Check your coverage: Accident proves the short-comings of low-cost car insurance

A Person County man contacted 5 On Your Side's Monica Laliberte to spread the word about his ordeal after he was seriously hurt in a car accident that wasn't even his fault.

Posted Updated

By
Monica Laliberte
, WRAL executive producer/consumer reporter
PERSON COUNTY, N.C. — A Person County man contacted 5 On Your Side's Monica Laliberte to spread the word about his ordeal after he was seriously hurt in a car accident that wasn't even his fault.

Most consumers want to save money where they can, so low-cost insurance policies can seem like a simple adjustment until you need the coverage.

It was an expensive lesson that Chris Godley learned the hard way.

His car was totaled and his back was broken in the accident.

"It's not like mine was a catastrophic accident (or) I was involved in a 10-car pile-up or hit by a Mack truck," he said. "I was T-boned by an SUV."

Police said the accident was the other driver's fault. That driver was insured and so was Godley, but neither had enough coverage to fully compensate him for the thousands of dollars in medical bills he was faced with.

"For 12 years now ... the best rate's been great, but when it came down to it, the best rate didn't cover it," says Godley, who needed an ambulance, surgery and therapy after the crash.
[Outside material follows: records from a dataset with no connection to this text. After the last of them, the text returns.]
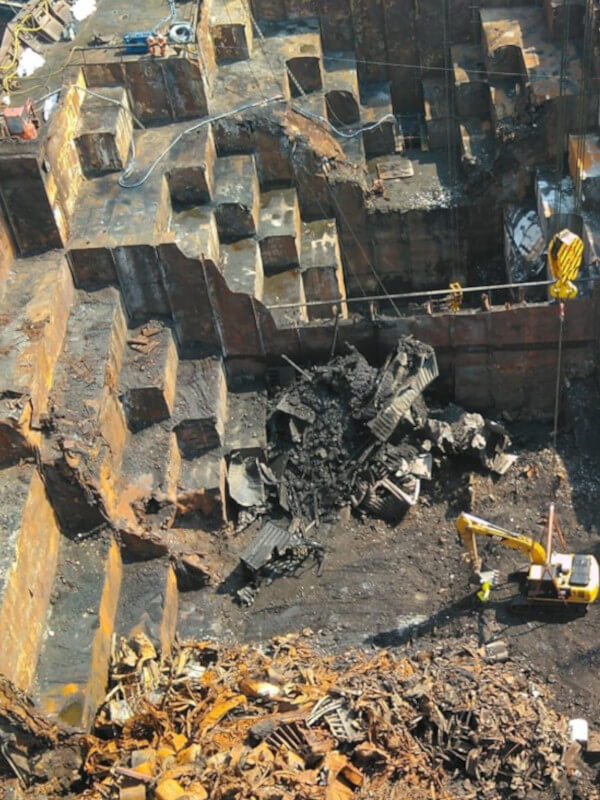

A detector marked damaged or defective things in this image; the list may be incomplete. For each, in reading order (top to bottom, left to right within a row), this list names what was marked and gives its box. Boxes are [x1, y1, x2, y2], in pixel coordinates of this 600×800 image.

rusty orange scrap pile [0, 636, 592, 796]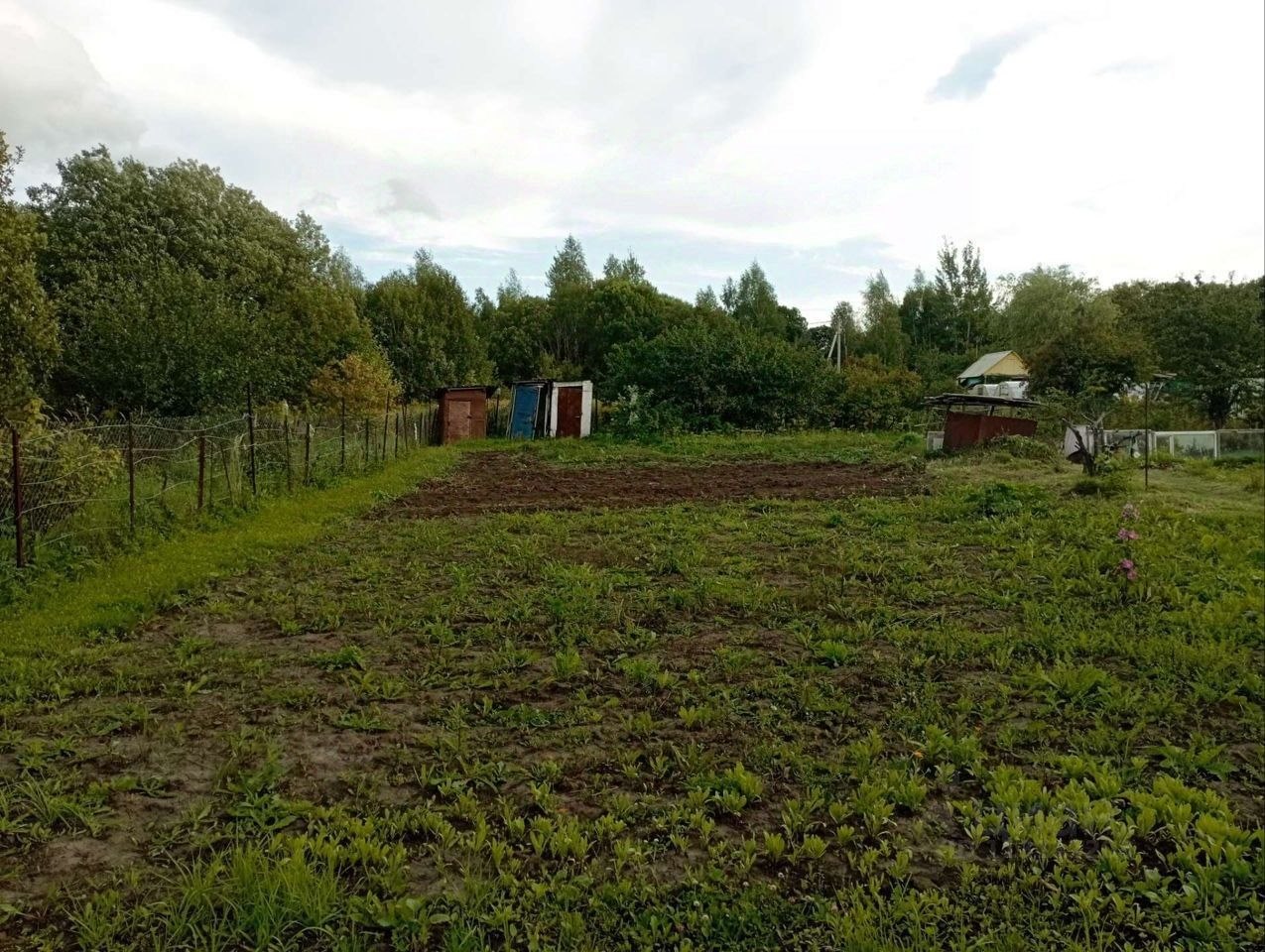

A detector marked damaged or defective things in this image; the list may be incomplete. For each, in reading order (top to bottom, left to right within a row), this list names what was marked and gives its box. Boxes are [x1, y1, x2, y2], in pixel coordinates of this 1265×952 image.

rusted metal panel [946, 410, 1032, 449]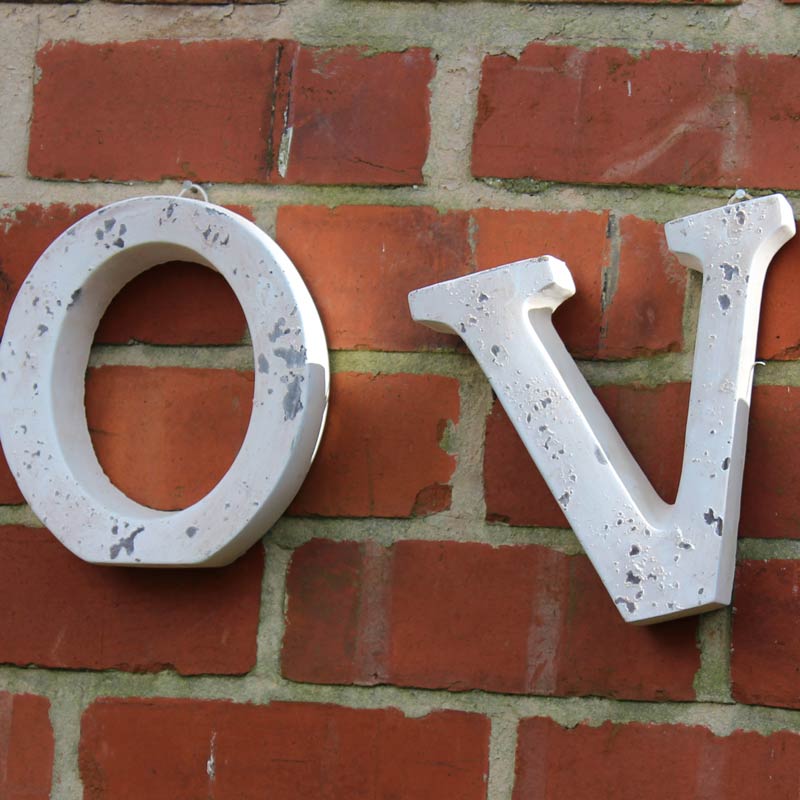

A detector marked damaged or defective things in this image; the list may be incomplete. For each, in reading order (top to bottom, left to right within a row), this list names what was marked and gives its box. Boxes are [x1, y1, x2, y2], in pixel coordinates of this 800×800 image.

chipped white paint [0, 196, 328, 564]
chipped white paint [410, 195, 796, 624]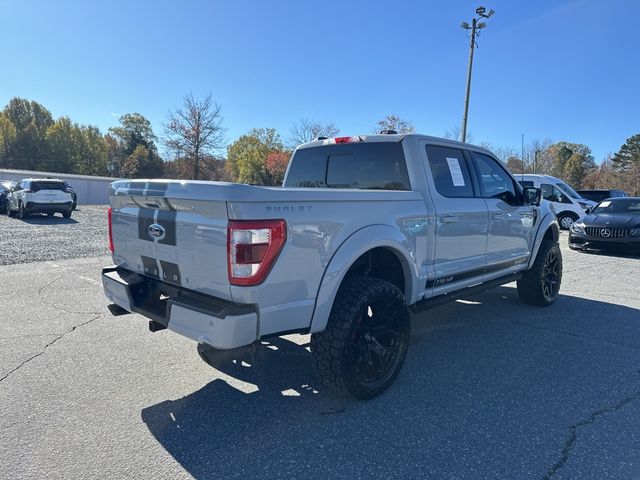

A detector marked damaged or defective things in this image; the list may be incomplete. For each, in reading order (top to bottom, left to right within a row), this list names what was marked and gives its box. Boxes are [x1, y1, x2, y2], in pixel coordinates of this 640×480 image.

crack in asphalt [0, 316, 101, 386]
crack in asphalt [544, 386, 640, 480]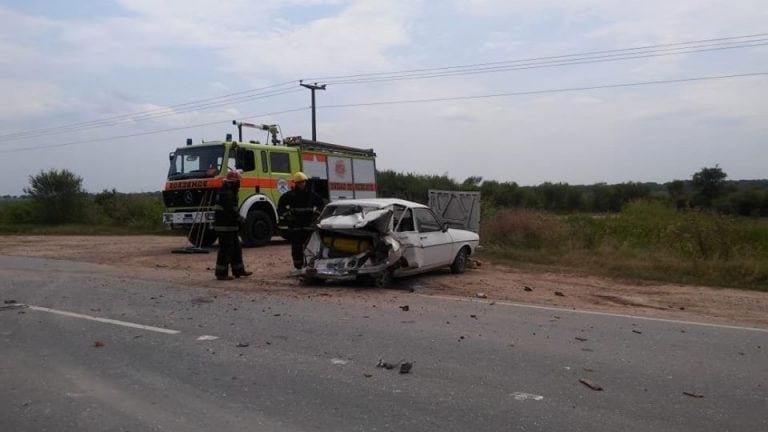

He said his medical bills topped $100,000, and with his car totaled, he needed a new one.

Godley said the other driver's policy maxed out at $32,000.

That's when his underinsured policy kicked in, but the coverage limits he had only brought his total insurance payment to $50,000.

"That was a huge shock to us," he said. "$50,000 seems like a tidy sum that should cover most anything, which is not even remotely the case."

Godley's story raises the question: Does your policy provide enough coverage if you're in an accident?

Industry experts say if you have your state's minimum financial liability requirements then probably not.

That's why vehicle owners should ensure that their coverage limits will cover potential damages and injuries, both of which can get expensive, quickly.

And keep in mind that an estimated 6.5 percent of North Carolina drivers don't have car insurance, another good reason to get that uninsured, underinsured coverage.

"Every time I turned around throughout this entire process, everything that I had previously thought was the case, was wrong," Godley says now.

He has significantly higher coverage limits under his new policy.

"I went from a $50,000 medical coverage to $250,000\500,000, meaning $250,000 (for a) single incident (and) $500,000 total," he said. "I want to to say it went up maybe $12 a month. Had I had that six months ago, none of this would have been a problem."

He said he hopes his experience serves as a teaching moment for other drivers."

"If anybody watches this and says, 'Wait a minute, if that happened to me with what I've got, I'd be screwed,' it helped somebody," he said.